DATASET EXTRACT
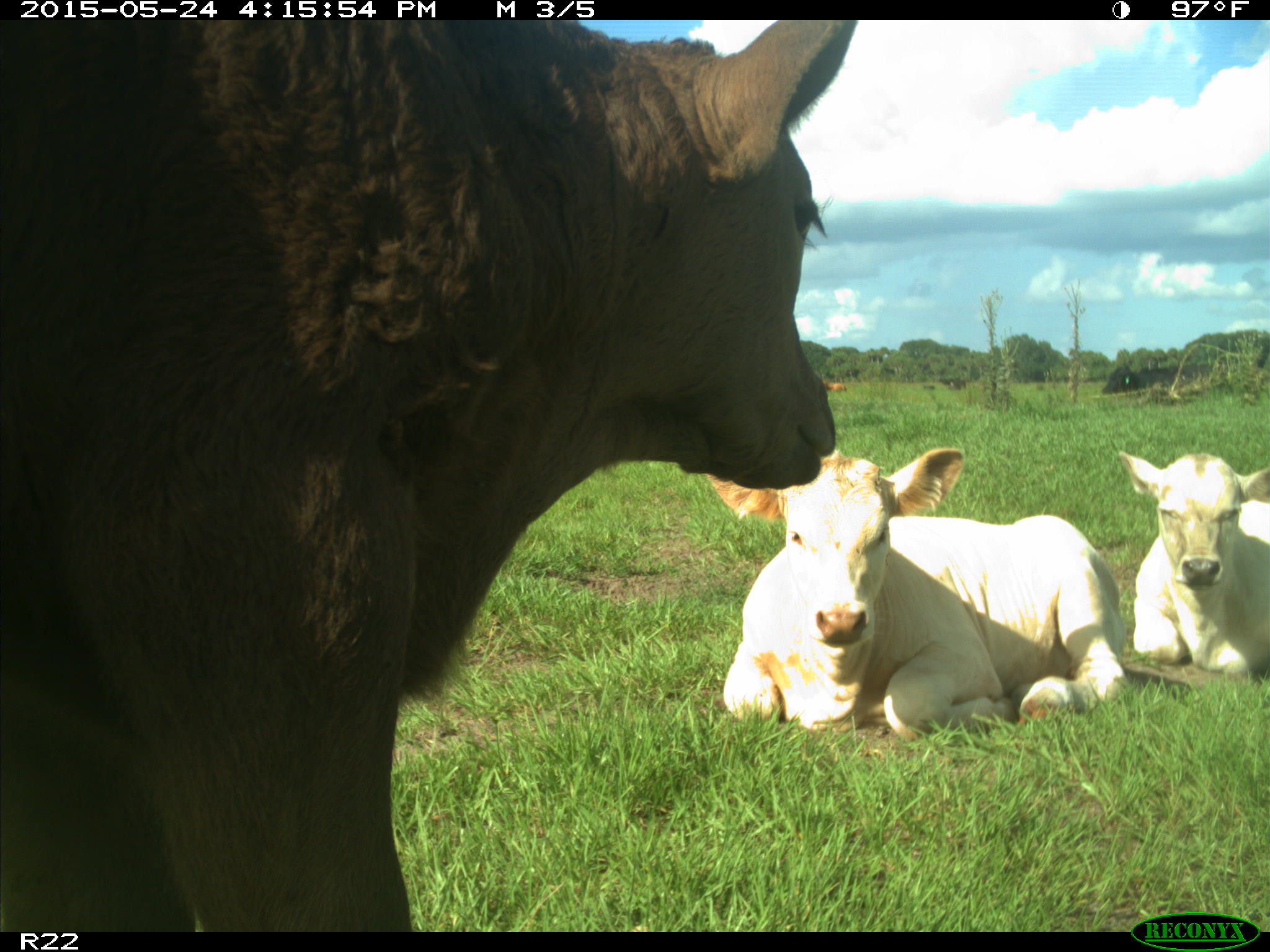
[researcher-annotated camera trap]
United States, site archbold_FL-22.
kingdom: Animalia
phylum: Chordata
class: Mammalia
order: Artiodactyla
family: Bovidae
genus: Bos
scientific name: Bos taurus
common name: domestic cow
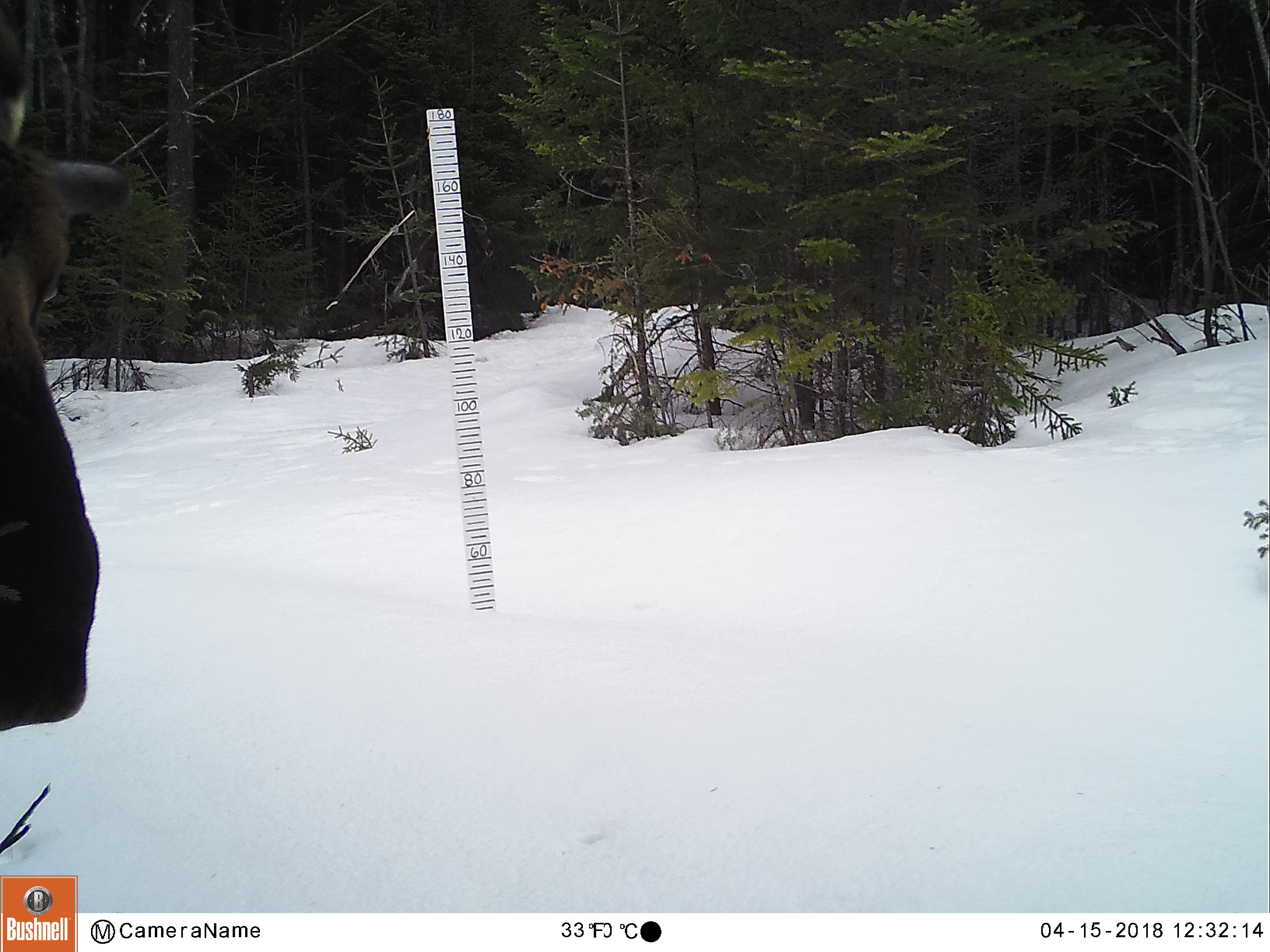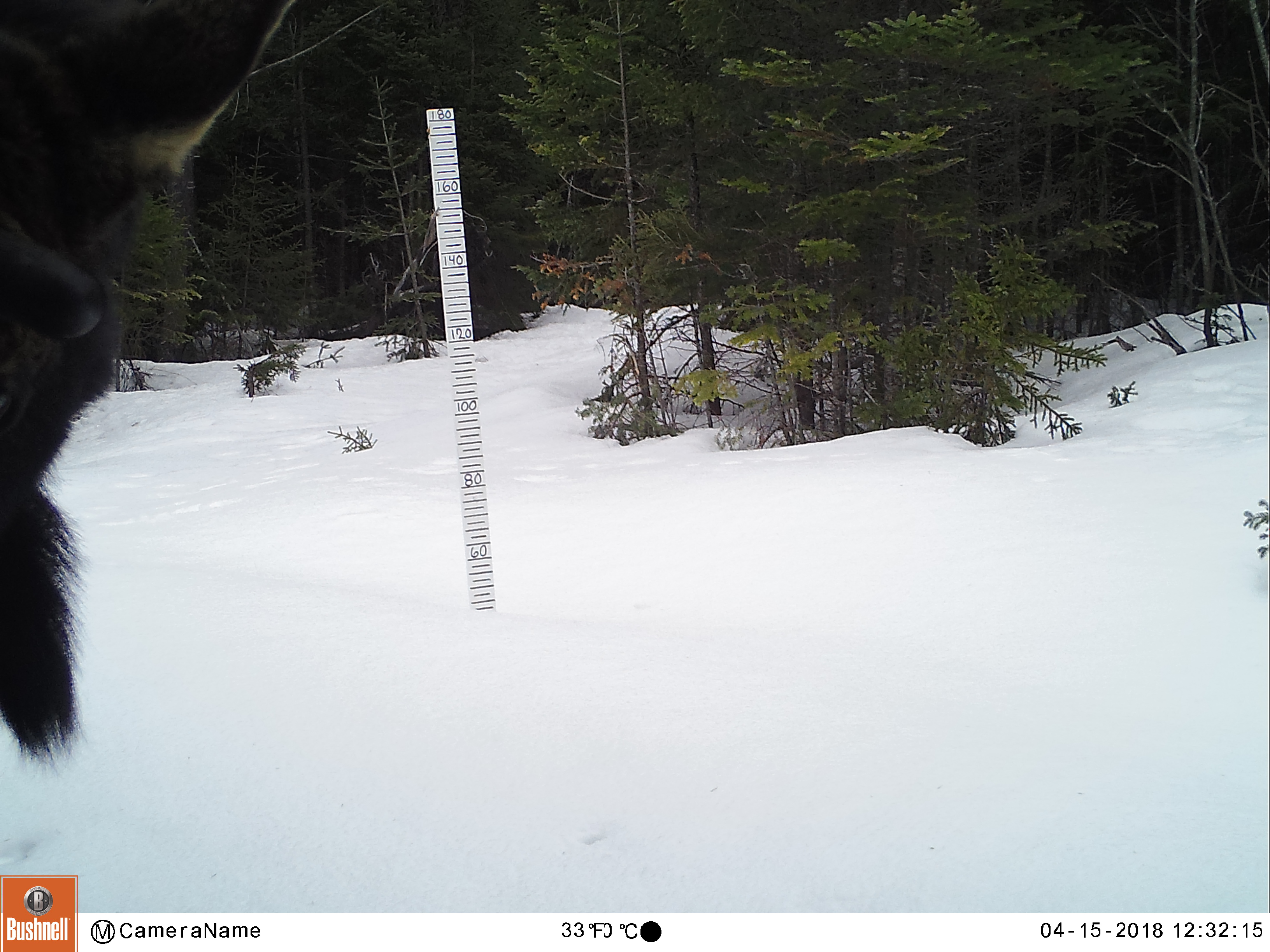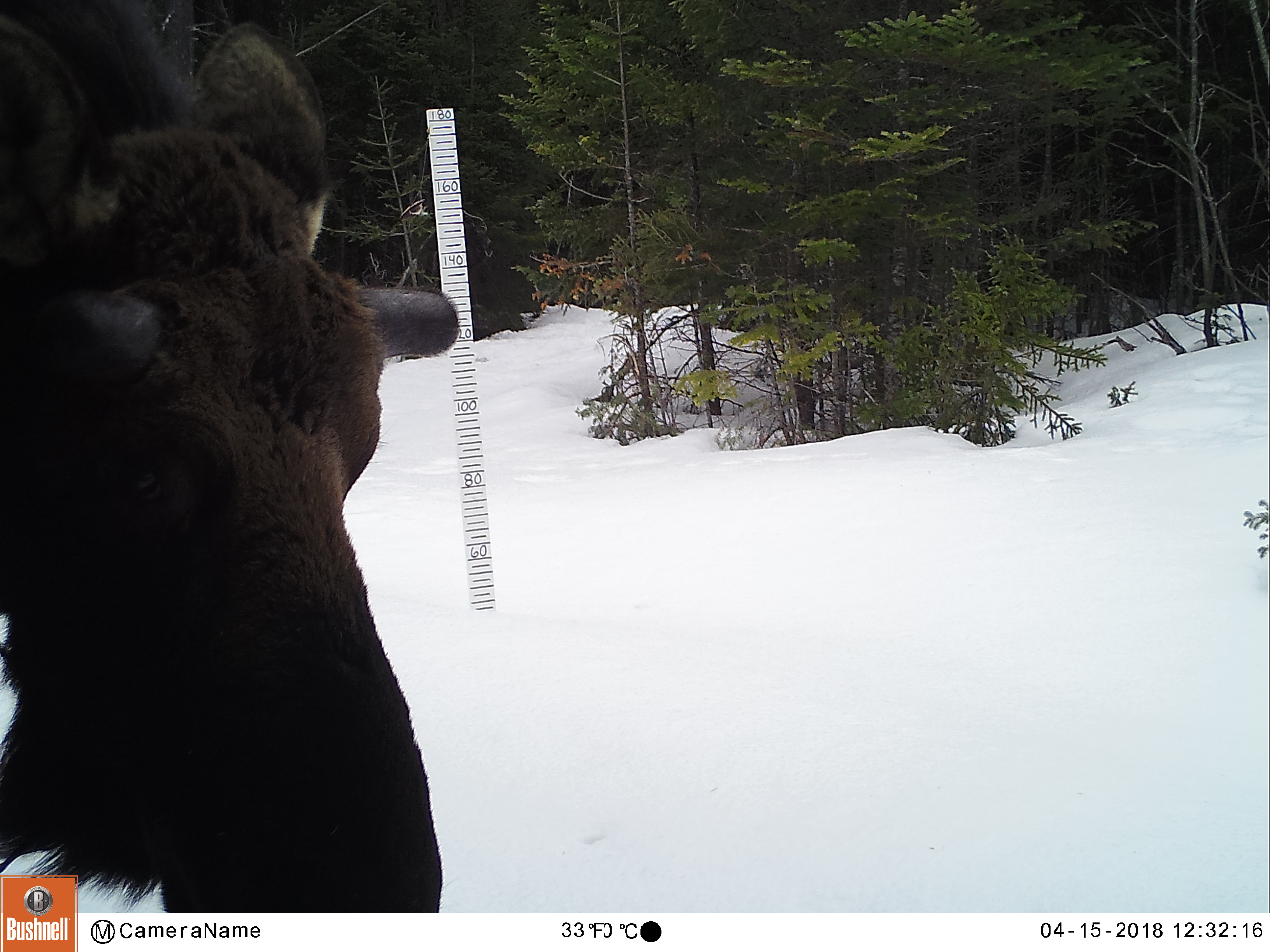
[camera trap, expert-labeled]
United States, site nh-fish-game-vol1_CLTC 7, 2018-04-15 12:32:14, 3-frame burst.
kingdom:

WORK ITEM
Your copy should consist solely of the lines from the line containing "phylum: Chordata" through the last line of the records above, reproduced exactly, with the pictures left out.

RESPONSE
phylum: Chordata
class: Mammalia
order: Artiodactyla
family: Bovidae
genus: Bos
scientific name: Bos taurus
common name: domestic cow
[camera trap, expert-labeled]
United States, site nh-fish-game-vol1_CLTC 7, 2018-04-15 12:32:14, 3-frame burst.
kingdom:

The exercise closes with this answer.